We focused on autophagy to find out the potential mechanism responsible for the impaired regenerative properties in OVX BMMSCs and observed less protein expression of Becin1, decreased ratio of LC3II/LC3I and accumulated P62 in OVX BMMSCs. Beclin-1 is an important constituent of the class III PI3K (Phosphatidylinositide 3-kinases) complex, and is involved in the initiation of autophagosome formation. LC3 is present in free cytoplasmic form as LC3I. It produces the LC3II form when conjugated to phosphatidylethanolamine in the membrane of an autophagosome. Therefore, LC3II is a useful marker of autophagic vacuoles and both LC3I and LC3II are key standards in monitoring autophagy level [55]. P62 serves as an index of autophagic degradation. In addition, reductions in BECN1 and LC3 mRNA and increases in P62 mRNA were also noticed, implying autophagy was impaired during transcription in OVX BMMSCs.

It has been verified that pro-inflammatory cytokines (tumor necrosis factor-α, interleukin-1, and interleukin-6) and reactive oxygen species increase during menopause in mice and women suffering withdrawal of estrogen (e.g., OP) [56, 57]. TNF-α plays a central role in the pathogenesis of postmenopausal OP through affecting commitment and differentiation of BMMSCs [58, 59]. A previous study showed that the expression of LC3 decreased and that of p62 increased in the PDLSCs subjected to TNF-α for 7 days [60]. Furthermore, in retinal pigmented epithelial (RPE) cells, acute oxidative stress induced a marked increase in autophagy, whereas under chronic oxidative stress, autophagy was reduced [61]. Thereby, there may be negative effects of inflammatory microenvironment, particularly chronic inflammation, on the autophagy in BMMSCs during OP.

Considering estrogen withdrawal during post menopause, to find out the effect of estrogen on autophagy activity, BMMSCs were administrated with a range of estrogen concentrations from 0.1 to 103 nM [28, 29]. The Beclin1 and LC3 showed stable expressions at different concentrations, while P62 seemed to accumulate with increasing estrogen dosage (Fig.
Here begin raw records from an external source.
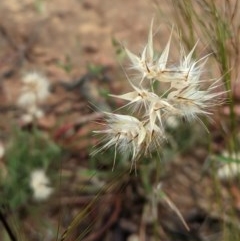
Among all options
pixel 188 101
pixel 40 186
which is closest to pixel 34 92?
pixel 40 186

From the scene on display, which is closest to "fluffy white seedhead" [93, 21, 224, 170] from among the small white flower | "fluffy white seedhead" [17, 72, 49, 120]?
the small white flower

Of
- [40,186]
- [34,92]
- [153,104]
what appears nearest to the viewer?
[153,104]

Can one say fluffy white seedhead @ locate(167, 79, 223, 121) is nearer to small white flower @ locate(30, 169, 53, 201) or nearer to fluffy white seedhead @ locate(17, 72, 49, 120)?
small white flower @ locate(30, 169, 53, 201)

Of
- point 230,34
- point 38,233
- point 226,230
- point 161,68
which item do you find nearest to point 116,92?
point 38,233

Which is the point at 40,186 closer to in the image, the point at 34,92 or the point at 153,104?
the point at 34,92

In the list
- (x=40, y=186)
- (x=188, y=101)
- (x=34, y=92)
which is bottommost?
(x=40, y=186)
S5). The inconsistent alteration of proteins could not be reasonably explained through autophagy because P62 does not exclusively participate in the autophagic progress, but also functions in other autophagy-independent ways [62]. Thus, we considered that autophagy was not influenced by estrogen in BMMSCs.

In order to explore whether impaired autophagy is associated with abnormal lineage differentiation of OVX BMMSCs, we initially adopted rapamycin, a specific inhibitor of mTOR, as autophagy activator [63]. Rapamycin has a broad-spectrum effect on cell growth through targeting mTOR, which promotes cell growth by stimulating de novo synthesis of primary building blocks, such as proteins, nucleotides and lipids [64]. It cannot be ignored that mTORC1 enhances lipogenesis by activating SREBPs and thereby mediates the anti-adipogenesis effect of rapamycin [65]. To rule out this disturbance from the administration of rapamycin, BECN11 and ATG5 were silenced in sham BMMSCs. As results show, inhibition of autophagy by shBECN1 and shATG5 exerted opposite effects to rapamycin in vitro, implying that autophagy level indeed modulates BMMSC lineage differentiation. We proceeded to investigate the role of autophagy in the immunotherapeutic properties of BMMSCs through a DSS-induced colitis model, which is the most widely used model resembling acute or chronic colitis [66] and is featured by severe local inflammation in intestinal mucosa [67]. Data support autophagy as a key role in sustaining immunoregulatory capacity in BMMSCs.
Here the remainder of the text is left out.